Given instruction 1 :: Identify every line in the records that contains the word "bird", and copy each of those lines.

Quoted passage ::
Posted by: gordon | Link to comment | Aug 14, 2008 at 06:36 PM
gorgon's link yields gemstone passage:
"In particular, changes made in CPI methodology during the Clinton Administration understated inflation significantly, and, through a cumulative effect with earlier changes that began in the late-Carter and early Reagan Administrations...."
wait for it you old bastards...
"... reduced current social security payments by roughly..."
keep waitin'
" half ..."
half !!!!!
"....from where they would have been otherwise"
that's right you rubes ...half !!!!!
" .. Social Security checks today
would be about double
had the various changes not been made"
can you live with it ?????
boy oh boy those pointy headed bastards
whoopin and fudgin' it up
along the potomac
really ..by jingo - ed us ...eh ???
Posted by: paine | Link to comment | Aug 14, 2008 at 06:57 PM
The "weak dollar policy" is in effect to grow exports which has worked. Of course it makes imports more expensive which adds to inflation, but it also brings the trade deficit better into balance. Raising interest rates would strengthen the dollar. Since we owe the rest of the world so much money, it is better for us that we pay them off in weak dollars than in strong dollars.
A rousing round of wage/price inflation would help adjust the falling housing prices. Being worth less in inflated dollars would stabilize price and make them more affordable and fewer people underwater. However, wages are deflating, which only makes the housing problem worse.
Posted by: bakho | Link to comment | Aug 14, 2008 at 07:38 PM
I wanted Bernanke to stop raising rates, but he took three steps anyway. I wanted more temperate reductions, and he should have stopped between 3.5 and 3. But paraphrasing, you go foward with the rates that you have, not the rates that you want. So, where do my wants get me? Nowhere.
Your desire for rates to stay at 2 seems most important to house prices--let us slow up the price adjustment any way we can, just because people are involved and they need some time to adjust. Higher interest rates will force prices down farther and faster. So let us pull the bandaid off slowly.
But, the inflation was already there, it is in plain sight in the unsupportable high prices in hot areas like California and Fla, and lots of those long term property holders still sit on huge capital gains in comparison to the flyover state residents whose property values never skyrocketed. Just because the recent purchasers are at great risk of being underwater, they are not the whole picture.

Data excerpts ::
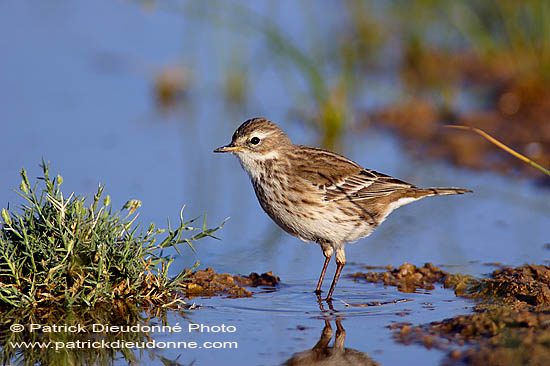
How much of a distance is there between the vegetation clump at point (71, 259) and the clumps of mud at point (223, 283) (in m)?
0.36

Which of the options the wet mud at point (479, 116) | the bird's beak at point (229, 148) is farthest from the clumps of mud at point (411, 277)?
the wet mud at point (479, 116)

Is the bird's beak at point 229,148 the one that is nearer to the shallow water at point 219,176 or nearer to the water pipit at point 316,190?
the water pipit at point 316,190

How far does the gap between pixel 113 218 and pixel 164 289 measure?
2.30ft

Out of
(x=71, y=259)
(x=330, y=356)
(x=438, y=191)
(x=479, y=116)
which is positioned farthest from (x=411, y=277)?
(x=479, y=116)

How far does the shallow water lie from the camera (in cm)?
677

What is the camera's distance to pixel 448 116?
12812 mm

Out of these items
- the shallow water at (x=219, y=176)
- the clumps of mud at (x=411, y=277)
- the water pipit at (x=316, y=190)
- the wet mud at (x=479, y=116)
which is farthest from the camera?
the wet mud at (x=479, y=116)

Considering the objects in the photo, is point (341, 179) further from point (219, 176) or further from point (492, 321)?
point (219, 176)

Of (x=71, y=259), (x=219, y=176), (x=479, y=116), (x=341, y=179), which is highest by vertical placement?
(x=479, y=116)

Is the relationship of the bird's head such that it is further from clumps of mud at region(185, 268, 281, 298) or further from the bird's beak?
clumps of mud at region(185, 268, 281, 298)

Given instruction 2 :: Continue the comment thread on inflation and interest rates from its final paragraph.

Answer 1 ::
Which of the options the wet mud at point (479, 116) | the bird's beak at point (229, 148) is farthest from the clumps of mud at point (411, 277)?
Is the bird's beak at point 229,148 the one that is nearer to the shallow water at point 219,176 or nearer to the water pipit at point 316,190?
Is the relationship of the bird's head such that it is further from clumps of mud at region(185, 268, 281, 298) or further from the bird's beak?

Answer 2 ::
Posted by: gc | Link to comment | Aug 14, 2008 at 08:02 PM
"In particular, changes made in CPI methodology during the Clinton Administration understated inflation significantly, and, through a cumulative effect with earlier changes that began in the late-Carter and early Reagan Administrations...."
I don't have enough knowledge to judge this claim, but it confirms one part of my thinking about SS:
The whole idea of its "long term" projections, trust funds, "solvency", and the like is nonsense.
There is a promise that each generation will pay taxes (SS or income or...) and take care of the previous one,
And there is ... nothing else.
If we rely on a "trust fund" as a way of forcing the next generation to make good on this promise, well... if they really want to welch, they have som many ways to do it (eroding the benefits through inflation and fudging the inflation measure being just one of them) that nothing will save us old geezers from the ice floe.
The idea that our generation can "prepay" our retirement by agreeing to a regressive tax increase is preposterous. But it follows rather logically from the (pernicious) idea of having a "long-term" trust fund.
OK, I've said my piece, now let me get out of the way, I think that's Bruce Webb driving a truck in my direction.
Posted by: Julio | Link to comment | Aug 14, 2008 at 08:47 PM
bakho: "Since we owe the rest of the world so much money, it is better for us that we pay them off in weak dollars than in strong dollars."
No criticism of you, personally, bakho, but I think your comment -- the whole comment, not just what I quote above -- is an excellent example narrative dominating analysis.
By narrative, I mean a dramatic sequence driven by moral values, as opposed to a pure, objective or value-neutral analysis, in which every thing relates to everything, with "cause" and "effect" difficult to isolate.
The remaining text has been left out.